Institutional investors have several advantages that often allow them to beat out individual buyers of houses. Because of their significant financial resources, they are often able to make all-cash offers on a house. They will also often waive typical steps in the buying process, like home inspections, to “fast-track” their purchase. These practices are either too risky or simply impossible for middle-income buyers.
High Debt-to-Income Ratios
Another factor that puts middle-income buyers at a disadvantage is something called the debt-to-income ratio. “A debt-to-income ratio (DTI) is calculated by dividing monthly debt payments by someone’s gross monthly income. Most lenders use this number to measure someone’s ability to repay the money they plan to borrow, whether for a home, car or other type of loan,” said Adena Hefets, co-founder and CEO of Divvy Homes.
“For lenders, a lower DTI ratio makes a borrower more attractive and less risky, as the borrower is more likely to have enough income to cover any existing and new debt payments,” continued Hefets. “[T]he common advice has typically been that your DTI ratio should be no more than 36% – this indicates that you have a healthy amount of income each month to cover your debt payments in addition to contributing to other expenses and savings.”

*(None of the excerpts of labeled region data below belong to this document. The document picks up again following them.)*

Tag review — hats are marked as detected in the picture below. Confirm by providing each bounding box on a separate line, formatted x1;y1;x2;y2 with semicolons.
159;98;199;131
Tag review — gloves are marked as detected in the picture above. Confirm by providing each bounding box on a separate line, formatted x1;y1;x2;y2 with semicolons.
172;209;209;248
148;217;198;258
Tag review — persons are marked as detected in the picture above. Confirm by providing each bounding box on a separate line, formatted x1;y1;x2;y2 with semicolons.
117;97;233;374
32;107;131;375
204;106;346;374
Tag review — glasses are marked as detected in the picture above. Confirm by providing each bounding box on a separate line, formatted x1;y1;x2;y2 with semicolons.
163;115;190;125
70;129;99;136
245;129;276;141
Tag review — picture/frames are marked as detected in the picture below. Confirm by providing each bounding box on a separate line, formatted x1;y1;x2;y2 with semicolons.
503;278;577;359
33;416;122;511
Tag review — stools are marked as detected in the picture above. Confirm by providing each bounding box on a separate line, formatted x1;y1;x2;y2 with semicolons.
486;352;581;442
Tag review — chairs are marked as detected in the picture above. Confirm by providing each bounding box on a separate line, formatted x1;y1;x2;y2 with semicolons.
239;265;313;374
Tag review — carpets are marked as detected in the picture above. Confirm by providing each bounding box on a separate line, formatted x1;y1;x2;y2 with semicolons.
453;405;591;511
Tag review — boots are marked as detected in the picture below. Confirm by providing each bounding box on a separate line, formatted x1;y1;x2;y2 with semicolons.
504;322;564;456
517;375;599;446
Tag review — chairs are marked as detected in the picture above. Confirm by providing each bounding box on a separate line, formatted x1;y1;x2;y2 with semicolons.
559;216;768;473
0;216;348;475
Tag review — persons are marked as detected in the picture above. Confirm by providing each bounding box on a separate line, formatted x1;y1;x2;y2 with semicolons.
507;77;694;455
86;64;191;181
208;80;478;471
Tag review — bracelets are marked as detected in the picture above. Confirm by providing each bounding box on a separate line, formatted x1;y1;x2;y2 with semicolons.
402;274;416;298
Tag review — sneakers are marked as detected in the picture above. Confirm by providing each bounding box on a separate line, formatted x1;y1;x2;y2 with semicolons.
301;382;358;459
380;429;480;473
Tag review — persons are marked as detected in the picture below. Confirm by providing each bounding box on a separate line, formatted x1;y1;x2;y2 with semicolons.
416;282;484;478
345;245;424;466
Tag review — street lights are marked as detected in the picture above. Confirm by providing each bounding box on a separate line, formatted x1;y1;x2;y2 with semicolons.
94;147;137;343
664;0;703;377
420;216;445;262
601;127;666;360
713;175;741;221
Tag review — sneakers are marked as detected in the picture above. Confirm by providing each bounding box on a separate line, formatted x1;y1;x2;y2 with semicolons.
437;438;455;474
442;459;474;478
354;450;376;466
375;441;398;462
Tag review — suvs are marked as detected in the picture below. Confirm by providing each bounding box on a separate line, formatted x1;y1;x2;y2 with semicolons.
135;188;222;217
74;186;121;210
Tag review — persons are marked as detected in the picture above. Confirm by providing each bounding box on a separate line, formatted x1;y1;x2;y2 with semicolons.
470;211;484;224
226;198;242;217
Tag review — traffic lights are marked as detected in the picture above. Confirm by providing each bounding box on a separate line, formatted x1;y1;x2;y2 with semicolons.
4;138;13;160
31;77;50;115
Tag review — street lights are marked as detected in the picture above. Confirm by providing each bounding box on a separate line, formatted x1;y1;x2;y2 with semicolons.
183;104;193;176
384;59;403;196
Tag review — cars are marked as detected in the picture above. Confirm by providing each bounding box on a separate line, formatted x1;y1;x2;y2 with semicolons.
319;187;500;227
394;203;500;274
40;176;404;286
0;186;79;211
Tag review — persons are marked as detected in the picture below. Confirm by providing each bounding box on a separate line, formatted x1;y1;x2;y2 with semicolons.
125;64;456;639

Middle-income buyers are, obviously, disproportionately affected by the DTI compared to higher-income buyers. In addition, many carry credit card and student loan debt, tilting their debt-to-income ratio further in the wrong direction.
Local Markets Matter
While the headwinds affecting middle-income home buyers are a nationwide problem, it’s worse in some areas than others. Out of the hundred largest metro areas, El Paso, Texas, Boise, Idaho, and Spokane, Washington have the least number of homes available that are affordable to middle-income households.
On the other hand, Ohio has among the most availability, with Youngstown, Akron and Toledo topping the list for available homes. Other notables include Pittsburgh, Pennsylvania, and Syracuse in upstate New York. Talk to a local real estate agent to get an idea about your city’s real estate climate.